- _Source passage_:
The kola nut is a fruit harvested from the kola tree which is native to Africa’s tropical rainforests. It is also extensively cultivated through the American tropics. The fruit is packed with caffeine and was an original ingredient in Coca Cola. If you’re new to this ingredient, then you may be wondering what does a kola nut taste like? We’re about to take a close look at this fruit’s flavor, texture, and uses in the kitchen.
What do kola nuts taste like?
The fresh kola nut has a bitter, potato-like flavor which increases in sweetness the longer it is chewed. It has a sweet floral aroma that is reminiscent of rose petals. The nut’s texture is solid and takes a firm bite to chew through it.
There is a layer of white skin surrounding each nut that varies in taste depending on the variety. Some have no flavor at all and are best discarded, while others have a sweet taste and are pleasant to eat.
Did you know? A few minutes after eating kola nuts, many people find that water has a sweet taste to it.
Dried kola nuts are milder than the fresh variety and take on a nutmeg aroma. The dried nuts can be ground into a powder and used to make drinks. Bissy tea is made from the powder and has a mild, earthy, slightly herbaceous flavor with a medicinal aroma. The drink contains caffeine and is a powerful stimulant to enhance mental alertness.
Tip: Kola nuts can vary in color from white through to a dark purple shade. Locals believe the pink ones have the highest caffeine levels.
How to eat a kola nut
Kola nuts are housed inside a greenish-brown outer skin or pod. To open this up, use a sharp knife to slice the fruit in half lengthways. Once open, you’ll see roughly 12 pieces of fleshy meat, similar to the insides of a chestnut. The fleshy exterior can be peeled off with your hands, revealing the prized nut. To eat a piece, take a small bite and begin chewing on it like gum. Locals will chew on it then either spit it out or swallow it.
Popular uses for kola nuts
- In many West African countries the nut is chewed at home and for social gatherings, naming ceremonies, weddings, and funerals.
- Although it was originally combined with the coca leaves to make Coca Cola, both have long since been replaced by derivative ingredients. The Cola bean is still used in some other commercial energy drinks, marketed for their stimulating effects.
- The powder can be used to make natural cola drinks and teas. It is also excellent used as a meat rub, combined with paprika, fennel, and cumin.

- _Required work_:
Pick up the kola nut article after its last sentence and continue writing it.

Dataset excerpts

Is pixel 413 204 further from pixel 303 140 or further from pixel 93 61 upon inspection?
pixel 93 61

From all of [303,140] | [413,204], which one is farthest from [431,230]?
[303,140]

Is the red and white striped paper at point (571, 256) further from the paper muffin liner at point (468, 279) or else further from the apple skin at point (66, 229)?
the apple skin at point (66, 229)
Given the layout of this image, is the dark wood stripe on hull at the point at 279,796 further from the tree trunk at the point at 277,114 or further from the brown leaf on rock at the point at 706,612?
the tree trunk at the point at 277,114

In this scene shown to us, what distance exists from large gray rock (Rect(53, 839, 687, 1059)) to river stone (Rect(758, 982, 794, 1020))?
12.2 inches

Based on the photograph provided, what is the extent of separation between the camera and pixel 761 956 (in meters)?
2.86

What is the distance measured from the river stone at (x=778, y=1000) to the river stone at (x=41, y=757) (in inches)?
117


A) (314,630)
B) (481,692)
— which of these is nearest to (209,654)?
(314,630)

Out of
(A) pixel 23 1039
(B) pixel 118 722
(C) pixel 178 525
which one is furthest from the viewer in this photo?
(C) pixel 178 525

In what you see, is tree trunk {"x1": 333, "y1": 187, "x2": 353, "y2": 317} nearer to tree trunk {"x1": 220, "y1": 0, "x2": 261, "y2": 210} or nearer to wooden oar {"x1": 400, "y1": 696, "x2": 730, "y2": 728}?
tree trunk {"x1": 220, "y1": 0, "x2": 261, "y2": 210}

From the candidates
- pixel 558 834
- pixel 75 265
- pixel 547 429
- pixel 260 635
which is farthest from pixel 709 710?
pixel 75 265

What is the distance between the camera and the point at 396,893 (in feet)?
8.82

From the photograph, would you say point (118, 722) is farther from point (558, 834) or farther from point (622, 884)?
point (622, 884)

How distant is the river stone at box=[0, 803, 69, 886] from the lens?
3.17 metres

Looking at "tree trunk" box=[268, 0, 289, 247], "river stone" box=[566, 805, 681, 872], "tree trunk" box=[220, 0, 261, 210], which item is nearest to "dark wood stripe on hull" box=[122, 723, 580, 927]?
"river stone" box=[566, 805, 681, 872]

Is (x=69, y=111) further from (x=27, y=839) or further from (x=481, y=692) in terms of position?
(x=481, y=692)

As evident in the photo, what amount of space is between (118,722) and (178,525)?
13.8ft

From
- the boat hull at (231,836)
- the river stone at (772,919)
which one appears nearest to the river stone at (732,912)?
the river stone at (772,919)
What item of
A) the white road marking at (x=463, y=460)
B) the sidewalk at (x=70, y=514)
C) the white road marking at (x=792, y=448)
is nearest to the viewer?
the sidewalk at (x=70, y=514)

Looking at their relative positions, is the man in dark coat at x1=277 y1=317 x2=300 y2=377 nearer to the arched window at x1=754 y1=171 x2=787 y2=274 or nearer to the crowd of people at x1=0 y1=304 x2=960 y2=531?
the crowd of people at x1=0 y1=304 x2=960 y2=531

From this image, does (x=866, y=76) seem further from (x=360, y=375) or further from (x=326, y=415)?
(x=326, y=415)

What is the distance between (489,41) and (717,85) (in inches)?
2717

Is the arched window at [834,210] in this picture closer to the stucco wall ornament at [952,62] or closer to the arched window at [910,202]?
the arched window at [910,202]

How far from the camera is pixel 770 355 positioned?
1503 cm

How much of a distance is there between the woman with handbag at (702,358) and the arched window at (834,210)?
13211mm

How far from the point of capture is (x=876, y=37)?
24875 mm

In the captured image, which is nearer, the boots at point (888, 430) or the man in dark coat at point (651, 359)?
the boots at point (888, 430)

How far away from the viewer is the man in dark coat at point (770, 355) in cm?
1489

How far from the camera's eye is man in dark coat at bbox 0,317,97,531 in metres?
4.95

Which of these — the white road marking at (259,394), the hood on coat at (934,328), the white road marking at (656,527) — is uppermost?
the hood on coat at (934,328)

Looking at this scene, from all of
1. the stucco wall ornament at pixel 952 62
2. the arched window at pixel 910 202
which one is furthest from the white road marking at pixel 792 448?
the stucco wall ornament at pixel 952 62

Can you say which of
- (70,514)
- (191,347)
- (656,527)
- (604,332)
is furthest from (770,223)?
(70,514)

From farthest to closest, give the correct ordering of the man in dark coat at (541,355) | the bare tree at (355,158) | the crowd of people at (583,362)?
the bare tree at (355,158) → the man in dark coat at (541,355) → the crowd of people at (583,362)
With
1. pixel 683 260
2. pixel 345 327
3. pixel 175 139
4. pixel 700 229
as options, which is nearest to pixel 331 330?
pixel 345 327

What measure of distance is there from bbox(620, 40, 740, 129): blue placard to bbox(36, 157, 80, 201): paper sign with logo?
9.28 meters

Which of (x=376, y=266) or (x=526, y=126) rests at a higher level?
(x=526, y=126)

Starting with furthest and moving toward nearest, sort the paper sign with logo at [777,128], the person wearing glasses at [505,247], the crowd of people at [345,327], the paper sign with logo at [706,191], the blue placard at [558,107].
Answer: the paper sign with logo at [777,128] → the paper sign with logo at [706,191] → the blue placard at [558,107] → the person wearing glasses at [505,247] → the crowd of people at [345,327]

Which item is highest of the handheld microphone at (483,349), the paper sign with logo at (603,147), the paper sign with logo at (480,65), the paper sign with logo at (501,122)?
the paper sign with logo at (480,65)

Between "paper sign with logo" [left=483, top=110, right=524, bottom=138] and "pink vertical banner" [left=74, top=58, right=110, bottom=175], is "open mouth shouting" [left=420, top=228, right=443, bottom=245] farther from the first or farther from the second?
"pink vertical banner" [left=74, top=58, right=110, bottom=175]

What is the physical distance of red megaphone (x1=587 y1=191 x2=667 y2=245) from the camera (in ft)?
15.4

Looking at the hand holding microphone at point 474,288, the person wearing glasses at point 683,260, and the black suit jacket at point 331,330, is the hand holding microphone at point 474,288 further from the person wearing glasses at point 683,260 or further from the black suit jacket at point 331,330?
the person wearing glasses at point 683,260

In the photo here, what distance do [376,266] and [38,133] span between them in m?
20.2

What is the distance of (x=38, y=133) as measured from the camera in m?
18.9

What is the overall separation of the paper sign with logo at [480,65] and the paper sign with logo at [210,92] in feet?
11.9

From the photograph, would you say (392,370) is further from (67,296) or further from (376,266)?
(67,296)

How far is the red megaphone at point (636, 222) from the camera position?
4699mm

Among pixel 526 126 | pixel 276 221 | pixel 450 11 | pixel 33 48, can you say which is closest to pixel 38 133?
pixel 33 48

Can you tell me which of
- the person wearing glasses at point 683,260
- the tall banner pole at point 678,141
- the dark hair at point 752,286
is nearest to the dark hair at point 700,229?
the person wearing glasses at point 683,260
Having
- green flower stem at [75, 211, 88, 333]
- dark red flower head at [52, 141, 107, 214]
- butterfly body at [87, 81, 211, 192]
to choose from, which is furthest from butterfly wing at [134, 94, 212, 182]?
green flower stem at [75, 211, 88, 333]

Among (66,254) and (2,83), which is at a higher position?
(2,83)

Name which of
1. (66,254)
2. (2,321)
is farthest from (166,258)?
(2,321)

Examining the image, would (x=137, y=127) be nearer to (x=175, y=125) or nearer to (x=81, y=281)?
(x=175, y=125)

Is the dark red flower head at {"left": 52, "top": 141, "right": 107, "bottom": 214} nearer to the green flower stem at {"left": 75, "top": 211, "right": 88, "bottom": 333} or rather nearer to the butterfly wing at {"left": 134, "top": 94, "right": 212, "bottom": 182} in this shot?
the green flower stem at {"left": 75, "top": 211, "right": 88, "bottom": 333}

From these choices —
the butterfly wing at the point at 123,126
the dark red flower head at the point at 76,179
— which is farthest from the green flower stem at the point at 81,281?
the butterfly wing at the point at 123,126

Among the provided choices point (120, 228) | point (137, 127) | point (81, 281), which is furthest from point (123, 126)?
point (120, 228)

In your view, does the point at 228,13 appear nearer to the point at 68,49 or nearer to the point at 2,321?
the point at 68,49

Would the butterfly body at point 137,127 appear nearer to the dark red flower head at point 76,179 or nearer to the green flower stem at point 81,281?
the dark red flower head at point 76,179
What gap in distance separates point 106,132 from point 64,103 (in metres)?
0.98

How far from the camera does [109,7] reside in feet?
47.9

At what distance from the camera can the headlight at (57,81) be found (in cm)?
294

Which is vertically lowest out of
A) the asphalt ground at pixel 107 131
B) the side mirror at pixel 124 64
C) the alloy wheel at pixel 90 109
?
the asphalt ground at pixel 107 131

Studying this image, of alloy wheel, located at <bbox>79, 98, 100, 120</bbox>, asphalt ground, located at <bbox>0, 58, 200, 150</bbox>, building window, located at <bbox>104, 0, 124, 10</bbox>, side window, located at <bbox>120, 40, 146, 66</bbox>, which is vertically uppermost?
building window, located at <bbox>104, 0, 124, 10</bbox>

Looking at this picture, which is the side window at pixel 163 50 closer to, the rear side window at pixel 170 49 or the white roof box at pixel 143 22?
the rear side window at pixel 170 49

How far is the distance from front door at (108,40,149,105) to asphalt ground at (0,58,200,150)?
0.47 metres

- _Answer for the task_:
- Kola nuts are best known for improving mental alertness as they contain 1-2% theobromine and 2-3% caffeine.
- They contain micronutrients such as magnesium, calcium, and potassium.
- Chewing the nut is believed to boost metabolism, increase circulation, aid digestion, and also provide antibacterial benefits.
6 fast facts about kola nuts
- The kola nut is also known as cola nut, bissy nut, and guru nut.
- The plant is related to okra, durian, chocolate, and cotton.
- Its botanical name is Cola acuminata and Cola nitida which are part of the Malvaceae family. The tree can grow up to 40-60 feet in height and is an evergreen.
- Theobromine and caffeine are substances that can be found in coffee, tea, and chocolate.
- Each fruit produced by the kola tree contains 2-5 kola nuts.
- The plant which produces kola nuts should not be confused with the Garcinia kola (aka bitter kola), which is a flowering plant native to West and Central Africa.
The kola nut isn’t commonly found outside of Africa and South America. Although it is rarely used as an ingredient in cooking, it is useful if you need an energy boost. It tastes bitter at first but if you continue chewing, you’ll find it becomes more palatable and a little sweeter.
Disclaimer: We don’t recommend using kola nuts without getting medical advice first. If you’re traveling to a foreign country and are considering trying these nuts then tread with caution. You have no idea the strength of what you’re eating so it could have unexpected results. Even the milder varieties are known to give people an unpleasant racing heart.